Professor Oladapo Ladipo is the president of the Association for Reproductive Health and Family Planning in Nigeria. He says another issue is the widespread belief that modern family planning is a concept imported from the West. “The other reason is religious. [Strict] religions like Catholicism, for example, do not [embrace] any of these modern methods.”

He says countries that have adopted modern family planning methods are reaping the benefits and have reduced maternal deaths:

“I give you an example - the Islamic Republic of Iran that had a high national mortality rate after the revolution. They sought the [methods from] records across the globe. The only [scientific] method of reducing that mortality they found…was family planning. And they sold the concept of family planning to their citizens. So [the] government has to sell it, the health benefits ought to be promoted and there are many benefits other than just reducing maternal deaths.”

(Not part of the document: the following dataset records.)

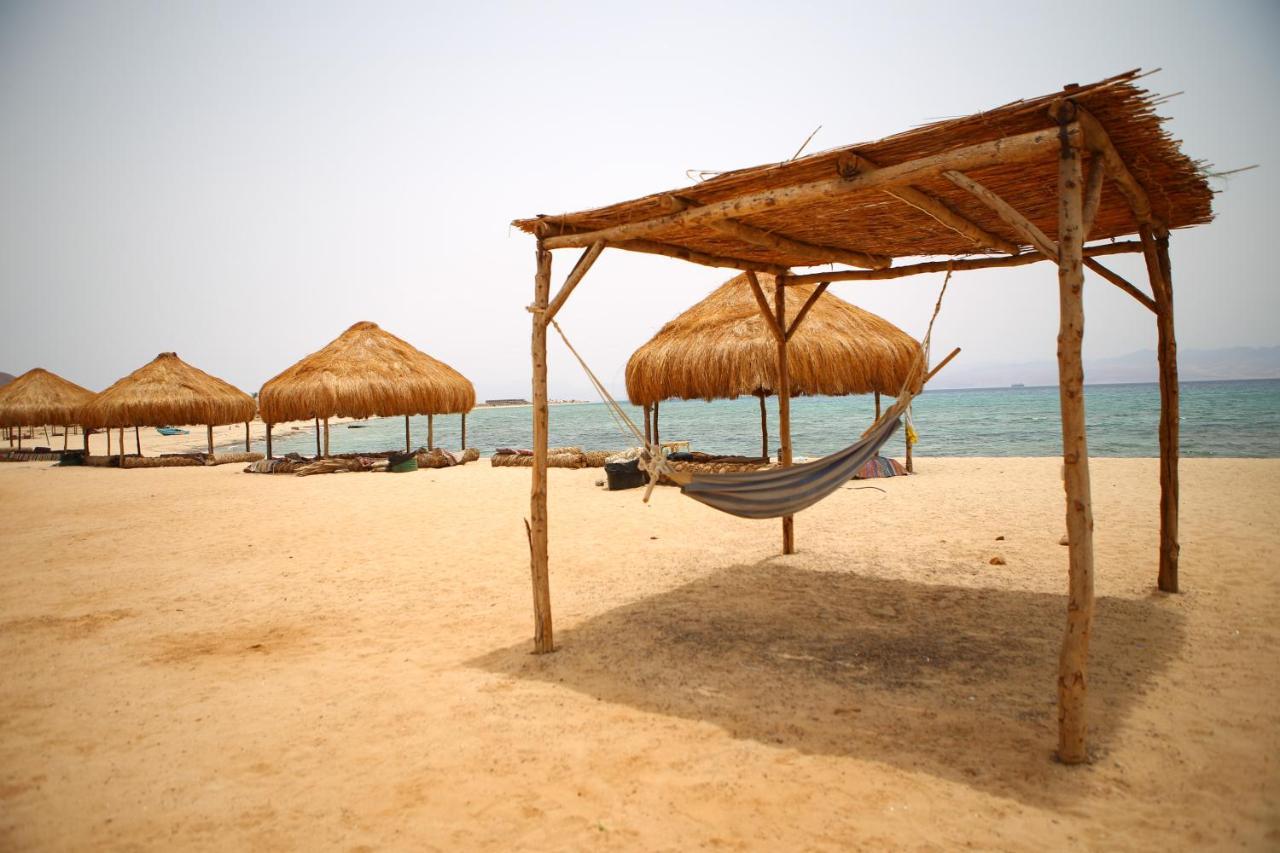 Safari Campsite Nuweiba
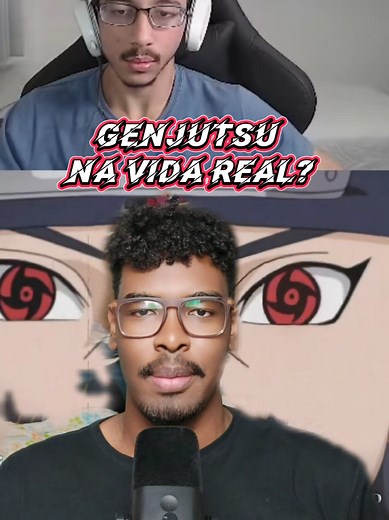 O verdadeiro Kotoamatsukame em Naruto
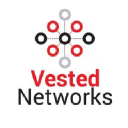 Vested Networks logo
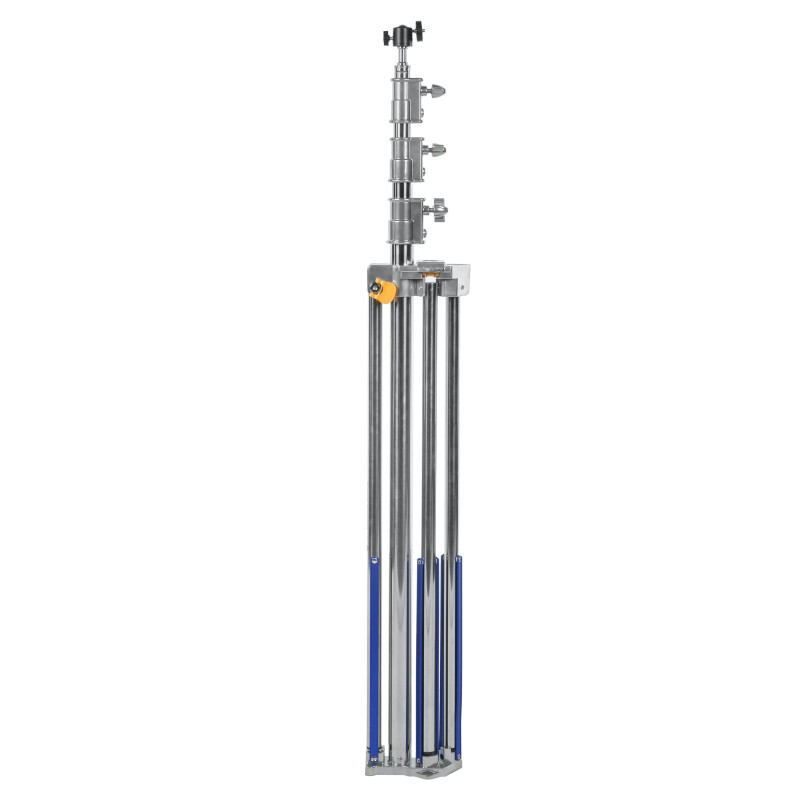 Falcon Eyes FlatStand 3200CS стойка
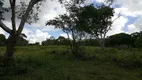 Foto 11 de Fazenda/Sítio à venda, 53000m² em Zona Rural, Areia Branca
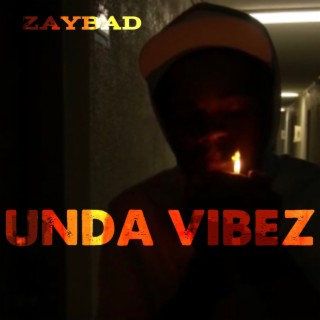 UNDA VIBEZ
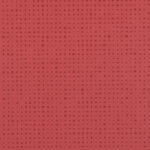 1031 Kubes Carmine
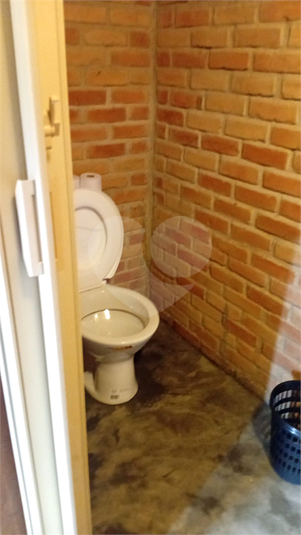 Foto REO1182421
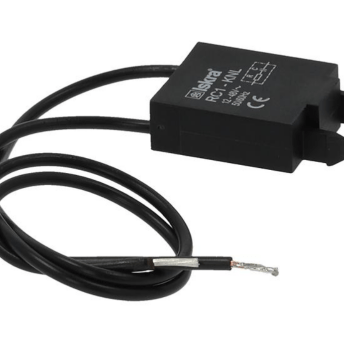 Horeca Parts - Obwód RC typ RC1 24–48 V do styczników KNL6–KNL30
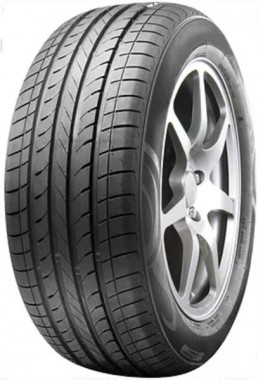 Шина Leao Nova-Force HP100 205/65 R16 95H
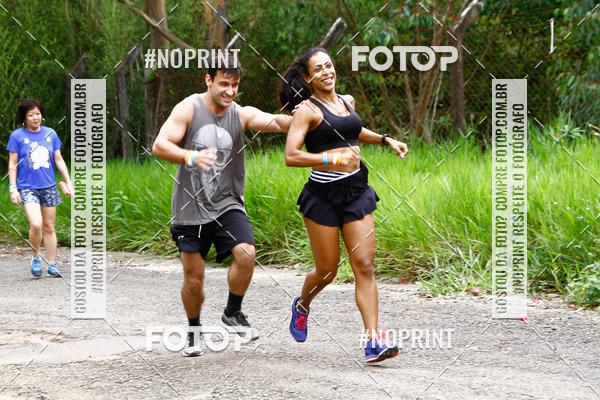 Buy your photos of the eventCircuito Cervejeiro de corrida on Fotop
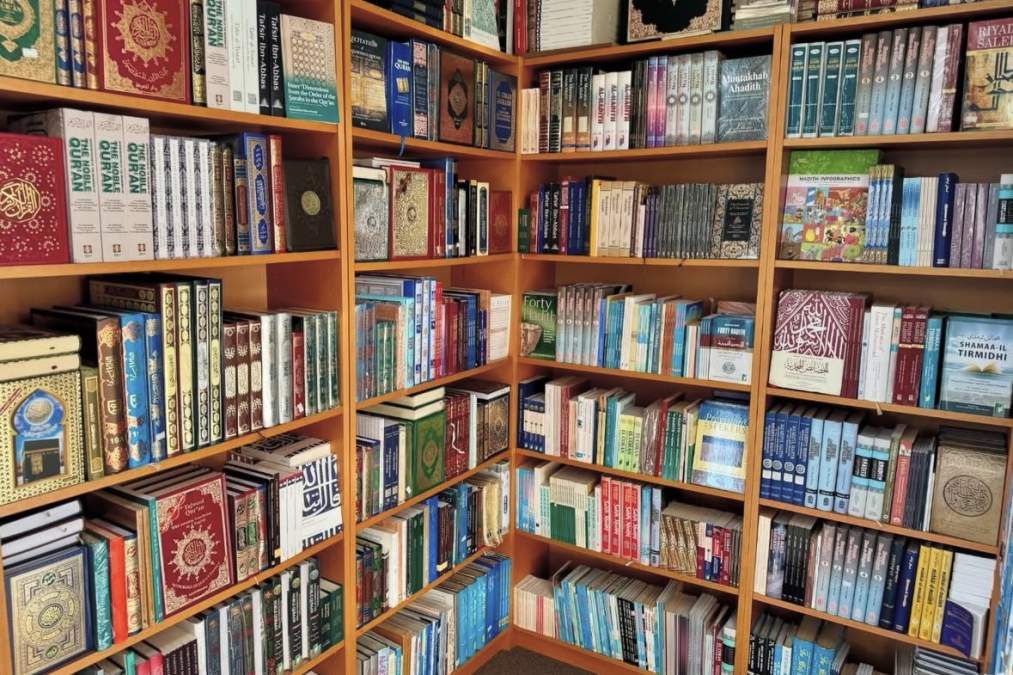 Best Islamic Books for New Converts: A 2026 Reading Roadmap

He says Nigerians enjoy large families. For example in the 2003 national demographic survey, it showed that the average Nigerian woman has between five and seven children.

The Planned Parenthood Federation of Nigeria sends health care workers from house to house and even to places of employment to educate men and women about their options.

The group says even if Nigerians prefer a number of children, with family planning at least the health of the mother and child can be ensured.